Tekstfragment:
The Casanovas – Terra Casanova
|Hier moet je even op kauwen. Voor het maken van ‘Terra Casanova’ liet het trio zich inspireren door werk van Blue Öyster Cult, Kiss, Cheap Trick en The Stooges. Sterker: de plaat is een optelsom – het staat er echt – van humor, levensomstandigheden en het werk van voornoemde bands. Wow, dan zet je als band toch wel verwachtingen neer. Eerlijk is eerlijk: Terra Casanova is een degelijke rockplaat. Recht toe, recht aan. Meer is het beslist niet. En eerlijk is eerlijk – ook maar de minste vergelijking met Kiss of Cheap Trick is ronduit pretentieus. De mannen kunnen niet in de schaduw staan van hun eigen helden. Laat dat ook vooral gezegd zijn.
Maar goed, de band rond frontman Tommy Boyce levert met deze schijf een werkje af waar eigenlijk niemand zich echt
aan kan storen. Het werd overigens ook wel weer eens tijd. De laatste plaat van de Aussies dateert al weer van negen jaar terug. Daarna tourde de band met Mötley Crüe, the Datsuns, Motörhead en The Black Crowes. Daarmee bouwden The Casanovas aan een uitstekende live-reputatie, maar het grote succes bleef al die jaren uit. Die laatste plaat, ‘All Night Long’, flopte. Tot overmaat van ramp werd Boyce ziek, zodat het geduld van de fans dus tot eind juli op de proef werd gesteld.
Boyce laat zich op Terra Casanova ondersteunen door Damien Campbell op bas en “Jaws” Stanley op de drums. Volgens Boyce zelf heeft de band geprobeerd om ‘kwalitatief rijkere songs’ te schrijven, maar wel met een rauwer randje dan op voorgaand werk. Kwalitatief rijker. Hum. Nog iets om even op te kauwen. Het betekent vooral herkenbare riffs, strakke vierkwarts-ritmes en refreintjes die je na één luisterbeurt heerlijk mee kunt lallen. Dat je met zulks heel ver kunt komen, hebben tal van namen al bewezen, namen die The Casanovas dan ook als invloed benoemen. Erg origineel is het echter allemaal niet. Zoals gezegd is het een plaat waaraan niemand zich echt zal storen, maar of dat een verdienste is, laat zich betwijfelen.

Lijst van gegevens:
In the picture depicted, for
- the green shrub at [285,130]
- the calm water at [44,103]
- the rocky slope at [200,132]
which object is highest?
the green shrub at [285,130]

Opdrachten:
1 - Noem alle bands waarmee The Casanovas volgens het fragment over Terra Casanova op tournee zijn geweest.
2 - Wie speelt volgens het fragment over Terra Casanova de drums op dit album?
3 - Pak het fragment over het album Terra Casanova op na de laatste zin en schrijf het verder.

Antwoorden:
1 - Mötley Crüe, the Datsuns, Motörhead en The Black Crowes.

2 - "Jaws" Stanley speelt de drums.

3 -
Eén ding: er moet een grondwettelijk verbod komen op rockplaten die beginnen met een luchtalarm. Gewoon niet meer doen. Je hebt dan al de neiging om überhaupt niet meer verder te luisteren. Klaar mee, na tien seconden geloei dat geen enkel nut dient. Het kondigt namelijk absoluut geen luchtaanval aan of iets dat er ook maar in de buurt komt. Daarvoor is deze productie domweg te tam. Enfin. Dit afschuwelijke cliché vormt de opmaat voor de eerste track ‘He’s Alive’. Da’s op zich een lekkere binnenkomer. Up tempo, mooi riffje op een pompende bas, prima vocalen. De opening wordt gevolgd door de titeltrack van de plaat. Ergens doet het ernstig denken aan ‘Rockin’ All Over the World’ van Status Quo, maar wederom geldt: er is in de kern niet zo veel mis mee. Boyce laat in elk geval horen dat hij een prima zanger is en in de solo zelfs een begenadigd gitarist.
Als je naar The Casanovas luistert, luister je vooral naar een soort bloemlezing van de rockmuziek. Neem ‘Hotel Sunrise’ met het ‘suspended chords’-truukje dat hoort bij de signatuur van ene heer Richards. ‘Just Because’ zou inderdaad zo op een Blue Öyster Cult-plaat hebben gepast. De intro-lick lijkt verdacht veel op ‘Fear the Reaper’. Wordt het beter? Jawel. Hoogtepunt van de plaat is ongetwijfeld ‘Chicken Leg Blues’. Van dit type songs hadden er nog wel een paar op ‘Terra Casanova’ gemogen. Inderdaad, een blues – maar met erg smakelijk gitaarwerk, een heus gitaarduel zelfs op het eind. Helaas moet je dan nog wel door die tweede ingetrapte deur heen… Dat ‘Japanse’ riedeltje in de slotseconden van ‘Oriental Woman’. Best heel erg.
Ach, al met al een plaat waar prima naar valt te luisteren. Hoogstaand is het niet, integendeel. Met ‘Terra Casanova’ haal je tien rocksongs in huis waarvan er met gemak dertien in een dozijn gaan. Hemelzijdank hebben ze dat niet gedaan. Tien is voldoende. (6/10) (Rubber Records)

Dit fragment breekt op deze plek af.